The archives of Brown University provides a record of its transaction with Lindo on September 6, 1770.

“The sum of twenty pounds having been reported as a subscription from Mr. Moses Lindo… it was thereupon ‘Voted, That the children of Jews may be admitted into this Institution, and entirely enjoy the freedom of their own religion without any restraint or imposition whatever. And that the Chancellor and President do write to Mr. Moses Lindo of Charleston, South Carolina, and give him information of this resolution.’"

Moses had written a letter explaining that if their admissions policy was indeed as he had been informed, “my donation shall exceed beyond the bounds of th’ir imagination.”

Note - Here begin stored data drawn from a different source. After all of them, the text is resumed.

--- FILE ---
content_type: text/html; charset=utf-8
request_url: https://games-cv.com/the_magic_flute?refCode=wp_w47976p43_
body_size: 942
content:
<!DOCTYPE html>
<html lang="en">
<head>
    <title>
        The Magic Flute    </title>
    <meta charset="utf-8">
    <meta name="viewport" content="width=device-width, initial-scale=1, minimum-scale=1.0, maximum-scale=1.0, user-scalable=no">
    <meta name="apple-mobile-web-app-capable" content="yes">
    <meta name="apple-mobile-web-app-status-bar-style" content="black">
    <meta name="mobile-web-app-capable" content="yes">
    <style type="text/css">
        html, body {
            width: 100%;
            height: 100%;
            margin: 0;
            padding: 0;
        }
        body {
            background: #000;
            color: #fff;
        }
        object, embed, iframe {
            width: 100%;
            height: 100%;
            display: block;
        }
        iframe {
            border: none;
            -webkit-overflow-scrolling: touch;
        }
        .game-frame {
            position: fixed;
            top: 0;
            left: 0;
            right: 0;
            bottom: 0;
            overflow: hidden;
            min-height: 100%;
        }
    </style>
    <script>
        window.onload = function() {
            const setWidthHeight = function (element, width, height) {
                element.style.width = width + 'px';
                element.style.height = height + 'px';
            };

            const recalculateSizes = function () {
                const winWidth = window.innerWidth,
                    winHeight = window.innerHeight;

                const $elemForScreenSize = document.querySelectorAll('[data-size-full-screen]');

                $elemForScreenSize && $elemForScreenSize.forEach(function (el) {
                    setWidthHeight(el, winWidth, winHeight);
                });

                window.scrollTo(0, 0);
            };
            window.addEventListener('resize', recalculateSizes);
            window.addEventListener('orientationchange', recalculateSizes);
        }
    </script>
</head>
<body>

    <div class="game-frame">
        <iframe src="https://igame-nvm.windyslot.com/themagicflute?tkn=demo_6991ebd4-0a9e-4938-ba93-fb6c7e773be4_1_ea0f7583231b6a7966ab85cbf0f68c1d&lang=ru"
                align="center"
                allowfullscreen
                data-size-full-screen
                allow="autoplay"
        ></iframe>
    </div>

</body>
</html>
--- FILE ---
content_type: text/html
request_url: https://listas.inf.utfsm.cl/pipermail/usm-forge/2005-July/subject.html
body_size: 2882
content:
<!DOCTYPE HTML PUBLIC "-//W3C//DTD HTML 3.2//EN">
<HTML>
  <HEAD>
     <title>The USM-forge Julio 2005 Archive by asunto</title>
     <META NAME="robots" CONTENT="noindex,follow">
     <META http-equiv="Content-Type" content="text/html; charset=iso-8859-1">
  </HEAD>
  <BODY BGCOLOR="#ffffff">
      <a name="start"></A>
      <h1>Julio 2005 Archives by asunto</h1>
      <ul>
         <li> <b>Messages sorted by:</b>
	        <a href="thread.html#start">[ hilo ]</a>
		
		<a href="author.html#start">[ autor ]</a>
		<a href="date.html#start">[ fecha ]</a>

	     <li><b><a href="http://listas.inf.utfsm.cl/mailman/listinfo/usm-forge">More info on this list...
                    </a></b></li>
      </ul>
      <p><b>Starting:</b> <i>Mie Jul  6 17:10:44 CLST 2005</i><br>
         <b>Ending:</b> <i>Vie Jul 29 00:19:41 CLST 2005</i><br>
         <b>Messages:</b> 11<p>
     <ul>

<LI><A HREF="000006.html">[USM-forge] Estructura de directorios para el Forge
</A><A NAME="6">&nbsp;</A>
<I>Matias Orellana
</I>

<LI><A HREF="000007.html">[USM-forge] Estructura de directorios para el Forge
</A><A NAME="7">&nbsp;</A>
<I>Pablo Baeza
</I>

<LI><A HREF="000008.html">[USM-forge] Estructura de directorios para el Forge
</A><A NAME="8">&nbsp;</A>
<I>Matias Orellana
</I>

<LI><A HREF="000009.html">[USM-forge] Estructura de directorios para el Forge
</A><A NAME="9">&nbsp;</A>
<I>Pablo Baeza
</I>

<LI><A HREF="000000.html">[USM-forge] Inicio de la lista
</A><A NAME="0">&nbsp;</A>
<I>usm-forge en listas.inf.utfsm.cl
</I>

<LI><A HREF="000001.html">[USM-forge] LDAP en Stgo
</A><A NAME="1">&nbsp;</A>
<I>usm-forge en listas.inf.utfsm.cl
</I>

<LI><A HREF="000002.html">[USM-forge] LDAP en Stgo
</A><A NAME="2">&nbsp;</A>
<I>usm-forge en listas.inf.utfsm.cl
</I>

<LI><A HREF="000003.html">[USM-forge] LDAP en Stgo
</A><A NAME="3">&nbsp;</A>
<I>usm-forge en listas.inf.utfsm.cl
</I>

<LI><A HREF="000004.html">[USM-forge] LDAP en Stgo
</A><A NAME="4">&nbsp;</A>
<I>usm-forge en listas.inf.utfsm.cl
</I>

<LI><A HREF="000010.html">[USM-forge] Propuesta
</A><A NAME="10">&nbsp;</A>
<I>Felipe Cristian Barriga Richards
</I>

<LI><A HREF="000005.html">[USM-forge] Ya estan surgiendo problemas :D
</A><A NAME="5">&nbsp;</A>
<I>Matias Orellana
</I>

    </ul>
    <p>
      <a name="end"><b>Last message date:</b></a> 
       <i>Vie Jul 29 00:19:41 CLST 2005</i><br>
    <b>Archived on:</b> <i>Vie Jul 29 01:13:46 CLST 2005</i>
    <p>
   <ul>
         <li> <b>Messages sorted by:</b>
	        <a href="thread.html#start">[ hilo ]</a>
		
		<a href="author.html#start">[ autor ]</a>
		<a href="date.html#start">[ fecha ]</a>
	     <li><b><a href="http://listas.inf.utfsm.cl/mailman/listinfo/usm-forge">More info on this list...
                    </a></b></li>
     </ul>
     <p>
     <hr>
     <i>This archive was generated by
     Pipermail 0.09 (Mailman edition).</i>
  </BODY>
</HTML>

On August 20, 1772, he published a letter to Henry Laurens explaining his reasons for refusing to continue to act as Inspector-General of Indigo, Drugs & Dyes.

The South Carolina Gazette (March 15, 1773) states that Lindo purchased a stone which he believed to be a topaz of immense size, and that he sent it to London by the Lord Charles Montagu to be presented to The Queen of England.

Moses was shipping more than one million pounds a year from Beresford Wharf on the Cooper River before the American Revolution. He was reputed to be the largest exporter of indigo north of Kingston, Jamaica.

== Popular culture ==
The character Solomon Lindo, played by Allan Hawco in The Book of Negroes (miniseries) is based on Moses Lindo.